### TASKS TO COMPLETE
[A] Answer these questions about the notebook code below:
(i) Which dataset does it load?
(ii) What maximum length does the tokenizer truncate to?
(iii) What project name is passed to the Comet initialization?
[B] Summarize the notebook code below in two sentences.
[C] Write out the notebook code below from "tokenized_data = dataset.map(pre_process, batched" to "print(tokenized_data)".

### QUOTED PASSAGE
In [14]:
import comet_ml
import numpy as np
import torch

In [15]:
from datasets import load_dataset, DatasetDict
from transformers import AutoTokenizer

student_id = "distilbert/distilbert-base-uncased"
tokenizer = AutoTokenizer.from_pretrained(student_id)

dataset = load_dataset("imdb")

def pre_process(examples):
    return tokenizer(examples["text"], truncation = True, max_length = 512)

tokenized_data = dataset.map(pre_process, batched = True)

test_valid = tokenized_data['test'].train_test_split(test_size=0.5)
tokenized_data = DatasetDict({
    'train': tokenized_data['train'],
    'test': test_valid['train'],
    'validation': test_valid['test']
})

print(tokenized_data)

DatasetDict({
    train: Dataset({
        features: ['text', 'label', 'input_ids', 'attention_mask'],
        num_rows: 25000
    })
    test: Dataset({
        features: ['text', 'label', 'input_ids', 'attention_mask'],
        num_rows: 12500
    })
    validation: Dataset({
        features: ['text', 'label', 'input_ids', 'attention_mask'],
        num_rows: 12500
    })
})


In [16]:
comet_ml.init(project_name="distilbert_dotprod")

(Stored items from a collection)

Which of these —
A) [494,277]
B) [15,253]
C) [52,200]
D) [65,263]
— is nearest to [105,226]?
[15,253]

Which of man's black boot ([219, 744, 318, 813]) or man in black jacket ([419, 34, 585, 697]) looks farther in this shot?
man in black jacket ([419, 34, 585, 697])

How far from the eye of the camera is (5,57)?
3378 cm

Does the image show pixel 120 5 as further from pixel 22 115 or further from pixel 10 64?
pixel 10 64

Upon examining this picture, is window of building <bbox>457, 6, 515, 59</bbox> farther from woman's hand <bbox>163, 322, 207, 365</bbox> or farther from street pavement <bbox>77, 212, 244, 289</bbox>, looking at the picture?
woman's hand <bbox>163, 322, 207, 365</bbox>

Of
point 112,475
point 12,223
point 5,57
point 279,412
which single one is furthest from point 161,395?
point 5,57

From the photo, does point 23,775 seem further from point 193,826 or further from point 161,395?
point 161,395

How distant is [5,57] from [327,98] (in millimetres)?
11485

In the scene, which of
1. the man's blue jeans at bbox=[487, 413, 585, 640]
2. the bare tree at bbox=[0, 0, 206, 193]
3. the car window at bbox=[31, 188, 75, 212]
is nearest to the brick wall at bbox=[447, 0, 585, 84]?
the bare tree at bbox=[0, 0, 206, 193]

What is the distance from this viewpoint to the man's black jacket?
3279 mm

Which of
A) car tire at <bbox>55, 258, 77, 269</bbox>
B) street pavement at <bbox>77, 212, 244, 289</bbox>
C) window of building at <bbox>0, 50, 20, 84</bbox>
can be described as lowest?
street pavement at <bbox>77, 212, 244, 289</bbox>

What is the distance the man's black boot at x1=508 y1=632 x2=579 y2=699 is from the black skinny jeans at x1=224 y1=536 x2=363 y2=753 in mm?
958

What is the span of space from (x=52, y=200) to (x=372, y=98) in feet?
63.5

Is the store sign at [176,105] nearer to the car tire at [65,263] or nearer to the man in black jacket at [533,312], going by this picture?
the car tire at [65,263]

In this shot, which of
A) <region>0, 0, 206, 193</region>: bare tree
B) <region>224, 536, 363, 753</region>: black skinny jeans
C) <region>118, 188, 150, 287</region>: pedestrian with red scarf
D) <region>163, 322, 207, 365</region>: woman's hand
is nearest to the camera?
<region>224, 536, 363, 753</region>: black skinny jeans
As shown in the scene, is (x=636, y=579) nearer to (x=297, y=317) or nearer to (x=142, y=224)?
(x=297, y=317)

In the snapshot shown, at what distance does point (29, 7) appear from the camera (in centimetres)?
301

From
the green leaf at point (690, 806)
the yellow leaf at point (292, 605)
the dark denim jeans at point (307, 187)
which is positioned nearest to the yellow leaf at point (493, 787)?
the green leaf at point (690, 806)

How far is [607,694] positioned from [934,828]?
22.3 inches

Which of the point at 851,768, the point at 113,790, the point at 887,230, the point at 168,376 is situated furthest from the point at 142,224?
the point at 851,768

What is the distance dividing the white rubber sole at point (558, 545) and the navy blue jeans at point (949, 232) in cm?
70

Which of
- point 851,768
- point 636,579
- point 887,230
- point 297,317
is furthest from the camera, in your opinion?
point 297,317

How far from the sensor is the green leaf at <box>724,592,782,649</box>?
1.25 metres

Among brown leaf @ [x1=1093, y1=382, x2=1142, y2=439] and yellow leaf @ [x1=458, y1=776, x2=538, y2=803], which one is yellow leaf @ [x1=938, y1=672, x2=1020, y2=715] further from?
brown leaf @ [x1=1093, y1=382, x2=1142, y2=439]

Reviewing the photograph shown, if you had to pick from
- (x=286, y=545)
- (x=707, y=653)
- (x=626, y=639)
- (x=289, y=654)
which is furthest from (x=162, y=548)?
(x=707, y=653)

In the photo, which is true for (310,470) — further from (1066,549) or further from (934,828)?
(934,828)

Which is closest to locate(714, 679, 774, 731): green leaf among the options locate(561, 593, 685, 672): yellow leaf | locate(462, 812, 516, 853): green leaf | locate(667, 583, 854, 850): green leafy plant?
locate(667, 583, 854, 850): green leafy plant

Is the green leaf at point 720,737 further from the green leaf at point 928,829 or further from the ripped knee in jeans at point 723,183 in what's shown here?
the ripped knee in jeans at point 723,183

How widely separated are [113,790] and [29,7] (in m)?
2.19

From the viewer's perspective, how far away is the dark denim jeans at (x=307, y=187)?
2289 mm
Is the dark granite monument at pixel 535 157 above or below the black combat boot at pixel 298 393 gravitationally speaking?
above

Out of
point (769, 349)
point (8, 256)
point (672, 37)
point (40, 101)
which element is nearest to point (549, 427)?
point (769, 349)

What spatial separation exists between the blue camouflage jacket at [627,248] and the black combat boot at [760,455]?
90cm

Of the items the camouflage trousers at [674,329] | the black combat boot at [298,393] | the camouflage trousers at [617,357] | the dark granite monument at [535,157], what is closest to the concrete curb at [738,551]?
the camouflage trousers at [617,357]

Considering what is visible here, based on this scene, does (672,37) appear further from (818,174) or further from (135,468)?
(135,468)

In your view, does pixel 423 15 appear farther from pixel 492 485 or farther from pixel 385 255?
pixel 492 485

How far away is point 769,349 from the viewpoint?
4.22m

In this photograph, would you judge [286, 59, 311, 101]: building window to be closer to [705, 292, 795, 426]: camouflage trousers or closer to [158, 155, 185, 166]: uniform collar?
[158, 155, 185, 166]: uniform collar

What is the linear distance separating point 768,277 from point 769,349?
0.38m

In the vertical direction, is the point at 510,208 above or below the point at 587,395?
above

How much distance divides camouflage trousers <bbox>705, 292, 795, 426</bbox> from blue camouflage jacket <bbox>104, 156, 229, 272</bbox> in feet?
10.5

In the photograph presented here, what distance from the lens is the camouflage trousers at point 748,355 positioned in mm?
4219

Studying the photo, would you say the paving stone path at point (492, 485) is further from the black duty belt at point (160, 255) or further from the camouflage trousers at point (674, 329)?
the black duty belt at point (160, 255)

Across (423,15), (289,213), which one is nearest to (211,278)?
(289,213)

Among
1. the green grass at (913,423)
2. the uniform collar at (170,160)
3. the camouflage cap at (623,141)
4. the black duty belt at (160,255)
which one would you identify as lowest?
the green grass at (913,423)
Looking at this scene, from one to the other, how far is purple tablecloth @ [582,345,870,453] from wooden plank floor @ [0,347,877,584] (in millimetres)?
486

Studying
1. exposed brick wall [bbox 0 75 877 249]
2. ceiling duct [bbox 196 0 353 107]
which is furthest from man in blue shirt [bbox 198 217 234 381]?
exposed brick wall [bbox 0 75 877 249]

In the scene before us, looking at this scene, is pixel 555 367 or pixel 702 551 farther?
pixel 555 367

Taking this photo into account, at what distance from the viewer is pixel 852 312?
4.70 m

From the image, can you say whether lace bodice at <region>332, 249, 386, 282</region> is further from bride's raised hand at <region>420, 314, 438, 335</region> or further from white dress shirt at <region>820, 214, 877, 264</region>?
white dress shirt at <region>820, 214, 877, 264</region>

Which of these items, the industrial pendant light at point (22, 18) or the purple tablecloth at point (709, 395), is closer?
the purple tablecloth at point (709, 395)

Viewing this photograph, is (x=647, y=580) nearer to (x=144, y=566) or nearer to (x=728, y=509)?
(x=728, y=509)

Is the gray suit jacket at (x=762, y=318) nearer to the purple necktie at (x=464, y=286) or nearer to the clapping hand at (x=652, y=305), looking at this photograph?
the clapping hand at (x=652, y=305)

### RESPONSES BY TASK
[A]
(i) imdb
(ii) 512
(iii) distilbert_dotprod

[B] The notebook code loads the imdb dataset and tokenizes its text with the tokenizer for distilbert/distilbert-base-uncased, truncating to a maximum length of 512. It splits the original test set in half into new test and validation sets, prints the resulting 25000 training, 12500 test and 12500 validation rows, and initializes Comet with the project name distilbert_dotprod.

[C]
tokenized_data = dataset.map(pre_process, batched = True)

test_valid = tokenized_data['test'].train_test_split(test_size=0.5)
tokenized_data = DatasetDict({
    'train': tokenized_data['train'],
    'test': test_valid['train'],
    'validation': test_valid['test']
})

print(tokenized_data)